* [Try it] Your response should consist of the entire listing, transcribed exactly, with every image left out.

* [Information]
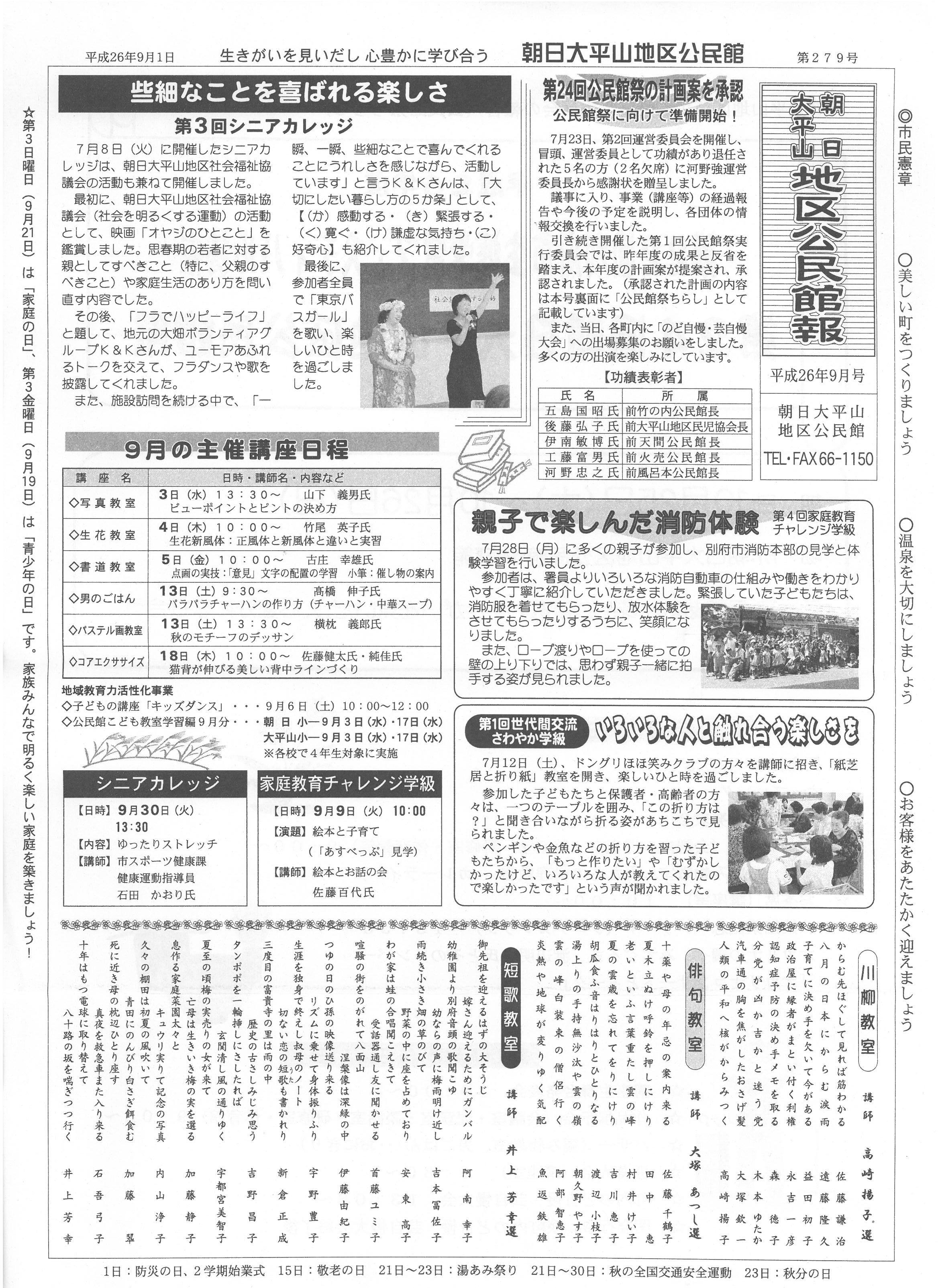asahiohirayama2014_09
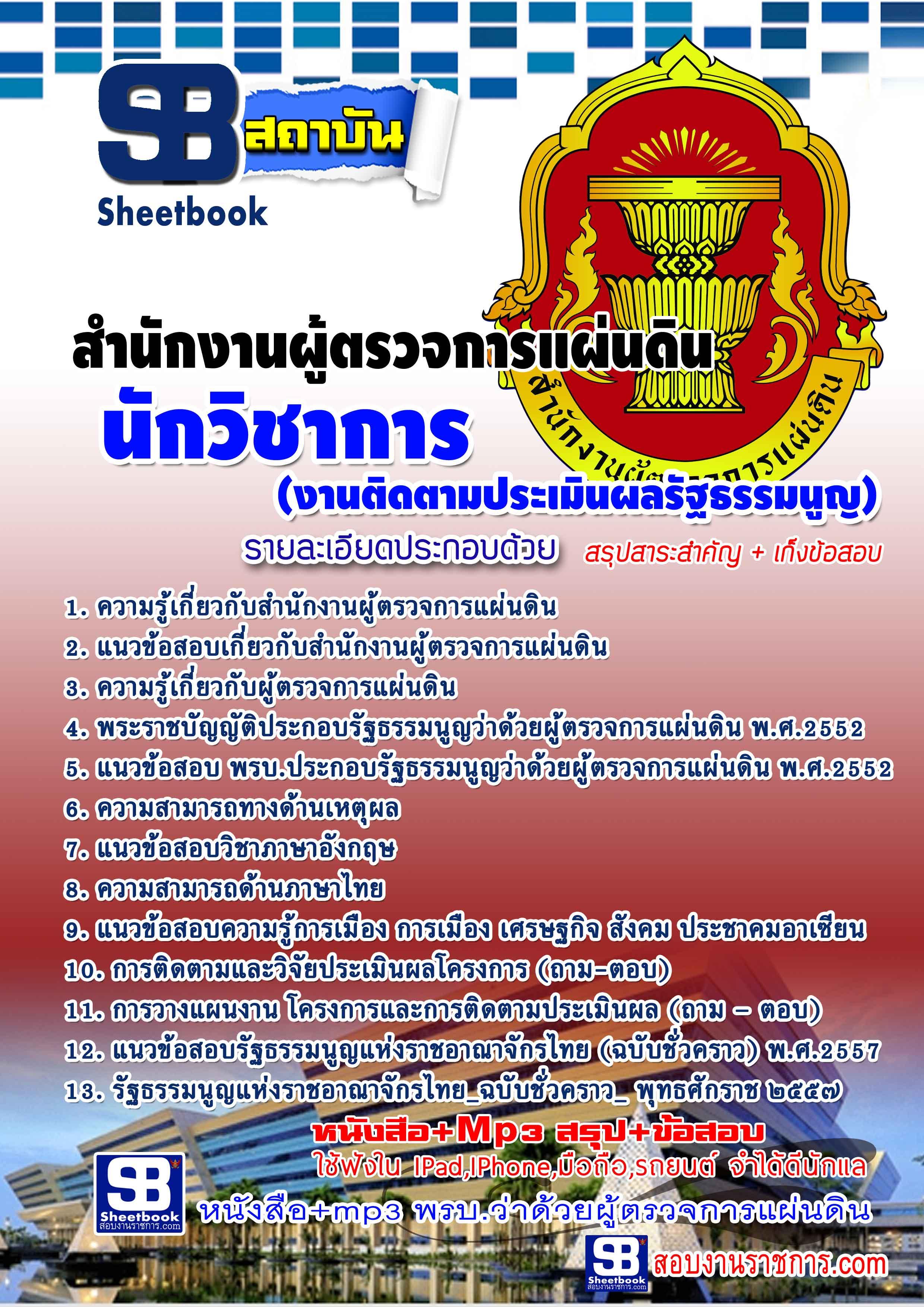 หนังสือสอบนักวิชาการ (งานติดตามประเมินผลรัฐธรรมนูญ) สำนักงานผู้ตรวจการแผ่นดิน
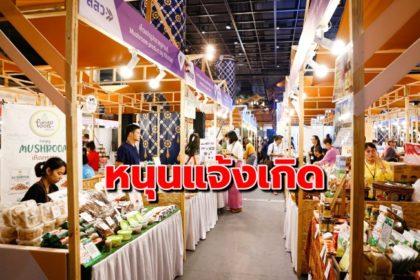 รูปข่าว คัดสุดยอดสินค้าวิสาหกิจชุมชน เดินหน้าลุยปักธงไทย ขยายต่างแดน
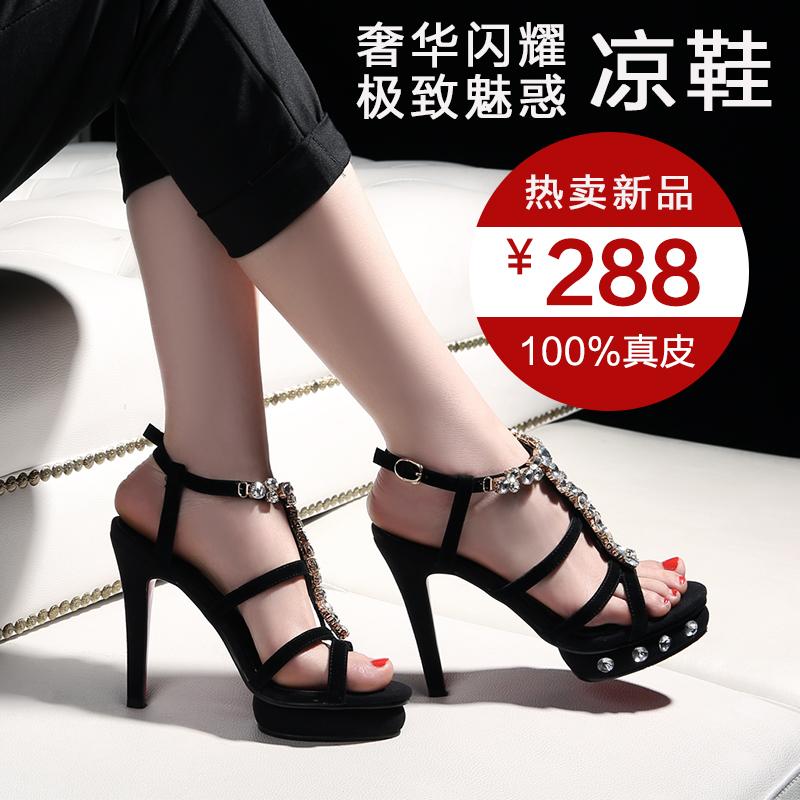 夏季新款真皮高跟凉鞋女防水台露趾凉鞋镂空性感黑色水钻细跟凉鞋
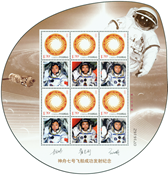 China - First walk in space - Mint sheetlet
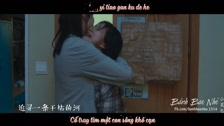 Ký Ức Độc Quyền Nhạc phim: Cô Gái Cô Độc - Châu Nhị Kha Trailer & Clips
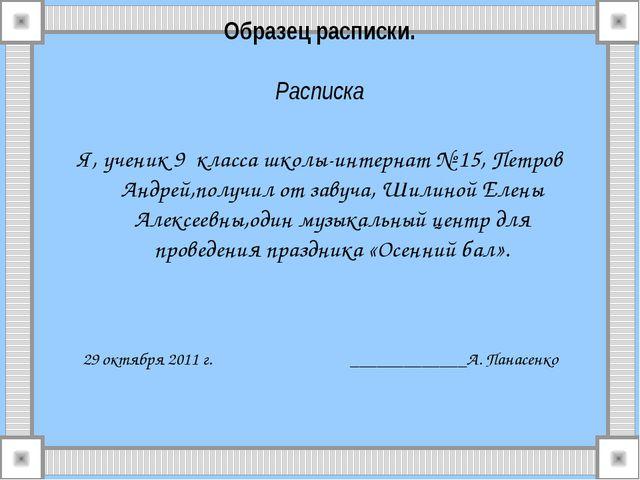 Образец расписки. Расписка Я, ученик 9 класса школы-интернат № 15, Петров Анд...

* [Answer box]
asahiohirayama2014_09
 หนังสือสอบนักวิชาการ (งานติดตามประเมินผลรัฐธรรมนูญ) สำนักงานผู้ตรวจการแผ่นดิน
 รูปข่าว คัดสุดยอดสินค้าวิสาหกิจชุมชน เดินหน้าลุยปักธงไทย ขยายต่างแดน
 夏季新款真皮高跟凉鞋女防水台露趾凉鞋镂空性感黑色水钻细跟凉鞋
 China - First walk in space - Mint sheetlet
 Ký Ức Độc Quyền Nhạc phim: Cô Gái Cô Độc - Châu Nhị Kha Trailer & Clips
 Образец расписки. Расписка Я, ученик 9 класса школы-интернат № 15, Петров Анд...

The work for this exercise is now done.